Interchangeable, reusable content is fully supported and facilitated by a phenomenon that is having a significant impact on the entire field of technical publishing as well as technical translation. DITA (Darwin Information Typing Architecture) is an XML-supported (Extensible Markup Language) system by which content is rendered interchangeable between different documents via applicable software and databases. [This is made possible in part through “inheritance” (as it applies to computer science) which I will describe in a later post]. DITA supports such information models as topic-based authoring and single source publishing. The objective is to save time and money and to ensure accuracy through the “modularization” of information. Technical content is concise and can typically be broken down into sections that stand alone as distinct chunks of information. These chunks can be easily reused in future works.

A DITA map demonstrating a pattern of specialization
Topic-based authoring involves breaking down “modules” of information from whole documents into “topics” that can be produced, supported, and reused for inclusion in new documents. A topic could be variously described (through a "DITA map") as a reference item, a task, a concept, or an example. Topics in one document are tagged according to their content and can be accessed for use in future documents. For example, a new user’s manual for an upgraded product can reuse content from an older version. The same description for a particular part can be used for different products which include the same part.

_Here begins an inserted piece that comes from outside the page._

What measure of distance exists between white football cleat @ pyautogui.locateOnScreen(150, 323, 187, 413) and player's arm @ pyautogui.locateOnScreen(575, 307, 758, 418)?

Single source publishing involves the reuse of content for different documents and formats (e.g. content from a user’s manual can be reused for a webpage or developed into part of an audio presentation).

                                          Part One of a mandatory overview of DITA

As an OASIS-supported (Organization for the Advancement of Structured Information Standards) information hierarchy, DITA is widely accepted, supported by many users, and developed by many developers. Authoring through DITA is supported by such XML editors and processors as Quark XML editor and Adobe FrameMaker.

DITA allows the process of technical translation to be facilitated through the control of the number of topics to be translated and the time and cost involved. The complexity and expense of developing such an XML-supported platform may make DITA less accessible for small organizations. However, smaller entities may be able to access a DITA platform by partnering with other entities while taking advantage of the continual advances in DITA-related software and hardware.